• _Texto proporcionado_:

--- --- ---

3 de junio de 2018

Aprender a mirar la ciudad





El Norte de Castilla, 3 de junio de 2018


Tomo este título de la idea lanzada por Miguel Ángel Fonseca en una conferencia impartida no hace mucho, junto a Luis Mingo, sobre la Plaza Mayor de Valladolid. De buenos arquitectos como éstos siempre se obtienen aprovechables lecciones y oportunas sugerencias. Entre otras, me ratifican en la que desde hace mucho tiempo practico habitualmente como una costumbre heredada de mi maestro y gracias a la cual he conseguido acumular tantas experiencias como sorpresas en numerosas ciudades. Consiste en hacerse con ellas mediante la andada vigilante para apropiarse intelectualmente de su imagen y de la variedad de los elementos que las componen; o, lo que es lo mismo, de adentrarse en los múltiples recovecos, detalles e insinuaciones callejeras que la ciudad ofrece a la mirada curiosa del observador. El ejercicio de esta tarea, que tiene a su favor el aprovechamiento de las posibilidades que brinda la libertad para orientarla en la dirección apetecida, precisa de un esfuerzo previo de aproximación a  lo que se va a ver, a fin de comprenderlo y asimilarlo adecuadamente. Es ncesario partir de una idea previa de lo que se quiere descubrir, pues todos los espacios presentan singularidades que solo la mirada directa y detallada puede comprender en toda su pluralidad de matices.

            Y es que acercarse al conocimiento de una ciudad precisa de algo más que el mero voluntarismo de lograrlo. El requisito, sin embargo, no es complicado. Basta simplemente con percibir de antemano sus rasgos esenciales, a saber, la localización, los fundamentos históricos que la identifican y su dimensión demográfica. Sobre la base de estos tres aspectos, la indagación voluntaria y discrecional permite encauzar la sensibilidad y hacer mucho más ilustrativa la experiencia hasta enraizarla en la memoria. Representa descubrir realidades nuevas, muchas veces ignoradas, y experimentar la grata sensación que tiene el escrutador cuando se halla ante lo que no espera, para integrarlo en la propia vivencia y, si llegase el caso, poderlo transmitir como desee. Son muchas las referencias y las señales que los itinerarios urbanos procuran, ya que en ellos, como señala Muñoz Molina, las preocupaciones y las obsesiones se disuelven en la observación incesante. De ahí que, cuando uno siente el deseo de asumir  la realidad que potencialmente se abre a la curiosidad de su mirada, dos son las principales sensaciones que experimenta.

--- --- ---

• _Qué se pide_:
**1.** Indica si cada afirmación coincide con el artículo sobre aprender a mirar la ciudad, respondiendo sí o no y citando literalmente las palabras del artículo que lo deciden: (a) Miguel Ángel Fonseca impartió la conferencia sobre la Plaza Mayor de Valladolid junto a Luis Mingo. (b) Según el autor, para conocer una ciudad basta con la voluntad de hacerlo. (c) Los rasgos esenciales que conviene percibir de antemano son la localización, los fundamentos históricos y la dimensión demográfica.
**2.** En el artículo sobre aprender a mirar la ciudad, ¿a qué autor se atribuye la idea de que en los itinerarios urbanos las preocupaciones y las obsesiones se disuelven en la observación incesante?
**3.** Prosigue el artículo sobre aprender a mirar la ciudad a partir de su última frase.

• _Material proporcionado_:

--- --- ---

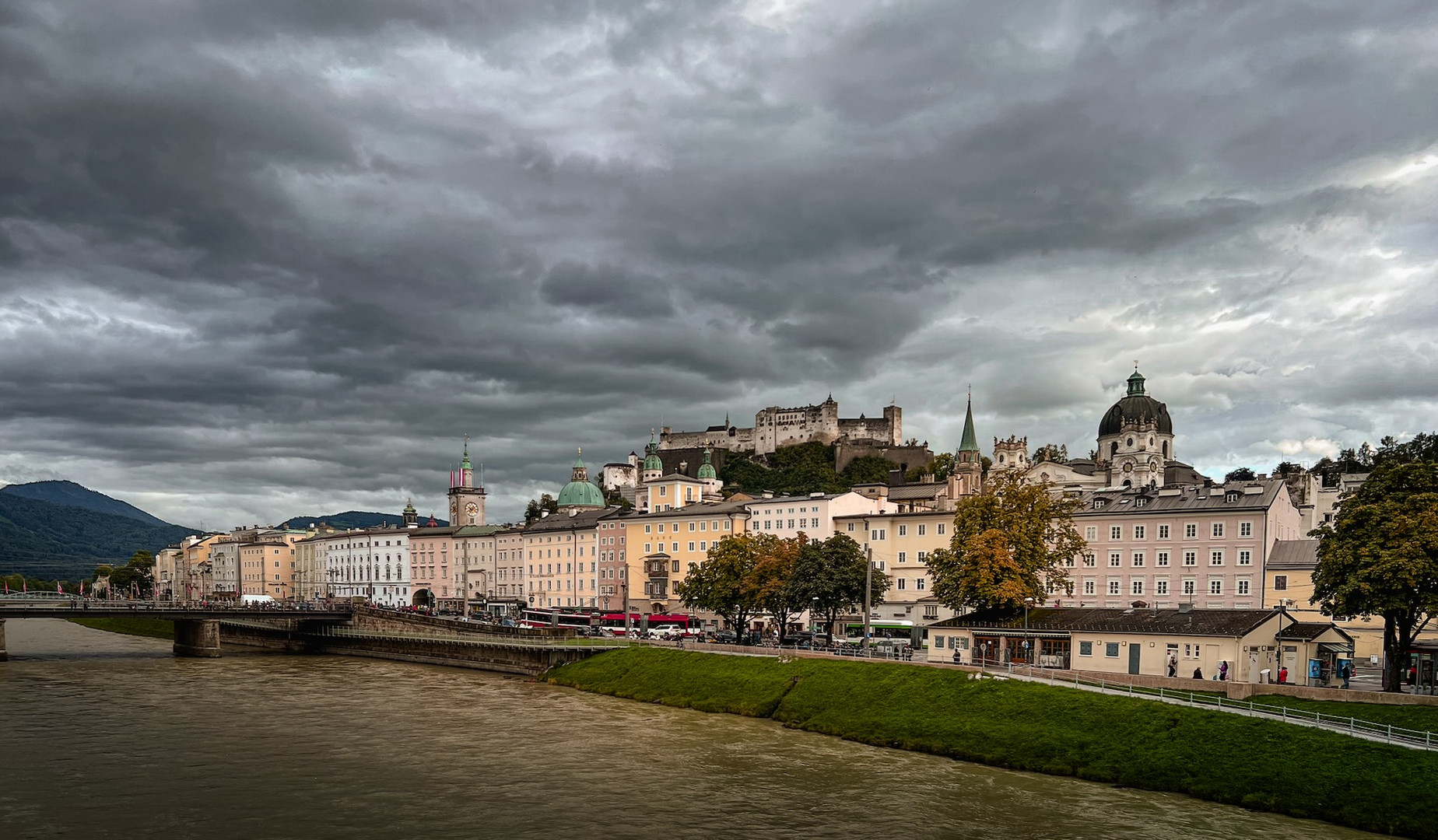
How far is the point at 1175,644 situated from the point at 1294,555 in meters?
24.6

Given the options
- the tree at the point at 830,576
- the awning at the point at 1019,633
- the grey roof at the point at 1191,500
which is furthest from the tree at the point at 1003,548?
the grey roof at the point at 1191,500

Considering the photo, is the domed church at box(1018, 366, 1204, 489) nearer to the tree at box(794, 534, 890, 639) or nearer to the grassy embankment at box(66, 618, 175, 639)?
the tree at box(794, 534, 890, 639)

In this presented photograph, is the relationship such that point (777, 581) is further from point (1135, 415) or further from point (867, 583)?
point (1135, 415)

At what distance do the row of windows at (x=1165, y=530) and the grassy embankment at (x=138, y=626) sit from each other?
116339 mm

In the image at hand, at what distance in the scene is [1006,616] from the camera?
64750 millimetres

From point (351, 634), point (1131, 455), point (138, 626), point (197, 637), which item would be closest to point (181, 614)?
point (197, 637)

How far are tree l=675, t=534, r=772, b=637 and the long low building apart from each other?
78.4ft

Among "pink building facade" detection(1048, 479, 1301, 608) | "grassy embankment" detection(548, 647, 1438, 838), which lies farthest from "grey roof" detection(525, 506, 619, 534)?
"grassy embankment" detection(548, 647, 1438, 838)

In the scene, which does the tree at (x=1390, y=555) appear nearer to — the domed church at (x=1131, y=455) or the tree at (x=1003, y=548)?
the tree at (x=1003, y=548)

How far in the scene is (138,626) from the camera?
158 meters

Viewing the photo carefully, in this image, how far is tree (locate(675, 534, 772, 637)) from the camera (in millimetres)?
83750

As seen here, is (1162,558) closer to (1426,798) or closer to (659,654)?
(659,654)

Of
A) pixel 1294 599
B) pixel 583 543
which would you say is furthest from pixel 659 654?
pixel 583 543

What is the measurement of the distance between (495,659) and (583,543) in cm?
4360
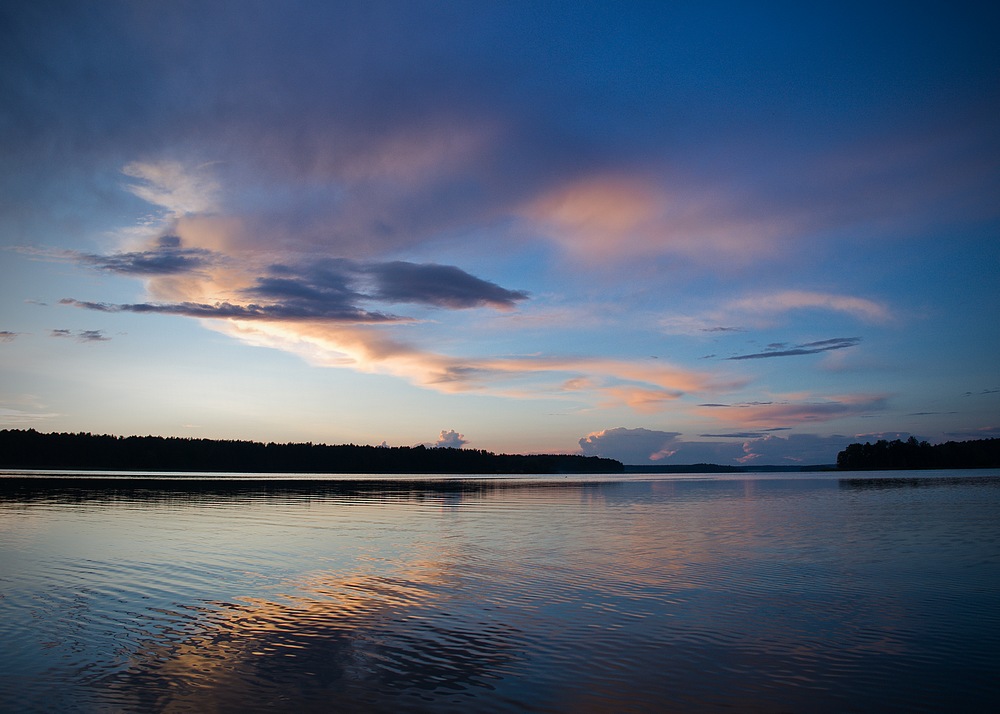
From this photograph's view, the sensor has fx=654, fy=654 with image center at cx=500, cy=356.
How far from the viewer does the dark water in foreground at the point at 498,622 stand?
10.8 metres

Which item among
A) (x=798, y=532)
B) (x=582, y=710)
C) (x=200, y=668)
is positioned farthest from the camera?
(x=798, y=532)

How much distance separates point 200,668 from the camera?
11992 mm

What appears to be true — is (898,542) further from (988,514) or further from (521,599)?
(521,599)

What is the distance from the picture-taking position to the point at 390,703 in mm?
10305

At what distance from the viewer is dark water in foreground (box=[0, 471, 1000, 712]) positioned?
10.8 meters

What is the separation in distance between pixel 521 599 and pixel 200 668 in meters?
8.54

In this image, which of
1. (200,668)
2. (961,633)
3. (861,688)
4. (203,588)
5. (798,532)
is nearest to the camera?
(861,688)

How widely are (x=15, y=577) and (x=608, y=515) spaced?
114 ft

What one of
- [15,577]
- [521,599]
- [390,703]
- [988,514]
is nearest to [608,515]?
[988,514]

--- --- ---

• _Respuestas por tarea_:
**1.**
(a) Sí: "una conferencia impartida no hace mucho, junto a Luis Mingo, sobre la Plaza Mayor de Valladolid".
(b) No: "acercarse al conocimiento de una ciudad precisa de algo más que el mero voluntarismo de lograrlo".
(c) Sí: "la localización, los fundamentos históricos que la identifican y su dimensión demográfica".

**2.** A Muñoz Molina.

**3.**
            Por un lado, el recorrido trae consigo la ampliación de los “mapas mentales” que cada cual posee de antemano. El mapa mental está construido en este caso a partir de la idea que se tiene de la ciudad en función de los escenarios más acostumbrados en los que se desenvuelve la vida cotidiana. Por lo general, son espacios limitados y con frecuencia simplificados por la costumbre, pues en principio su configuración está delimitada por los hábitos de relación más rutinarios. De ahí que, cuando la vista se abre a otros escenarios, el observador se da cuenta de que existen marcos de convivencia que ha de enjuiciar como complementarios al suyo. Merced a ello la cartografía personal se embarnece y, lo que es más importante, incorpora elementos sin los cuales el propio campo de consideración vital del ciudadano no podría ser entendido. 

            Y, por otro, cuando el caminante deambula por la ciudad cobra conciencia de otro de los aspectos más estimulantes que nutren su percepción crítica del espacio: la apreciación del significado de los contrastes, la estimación de lo mucho que la diferencia significa en la estructura de los elementos – espaciales, económicos y sociales - que la integran. La idea de uniformidad carece de sentido cuando la mirada se detiene en sus recorridos para percatarse de hasta qué punto la variedad prevalece como rasgo dominante. Diferencias drásticas en la arquitectura, en el tratamiento y situación de los edificios de valor histórico, en la tipología de las calles, en la ordenación de las perspectivas, en la simbología de los reclamos publicitarios, en la densidad de los desplazamientos humanos que en ellas se producen, en la relevancia, calidad y uso de los espacios públicos, en los sonidos envolventes. En esta aproximación a la interpretación de la diversidad urbana reviste gran importancia también la tipología ofrecida por los establecimientos comerciales, habida cuenta de que el comercio constituye una de las principales señas de identidad de las ciudades. Detenerse en este aspecto permite valorar la envergadura de las transformaciones experimentadas y las causas que las provocan ya que se trata de la actividad que mayor metamorfosis experimenta en periodos de tiempo muy breves, en los que la sustitución morfológica y estética ha coincidido con la reconversión o el cierre de numerosos locales, que hoy acusan los efectos demoledores a los que se ha visto sometido el llamado comercio de proximidad.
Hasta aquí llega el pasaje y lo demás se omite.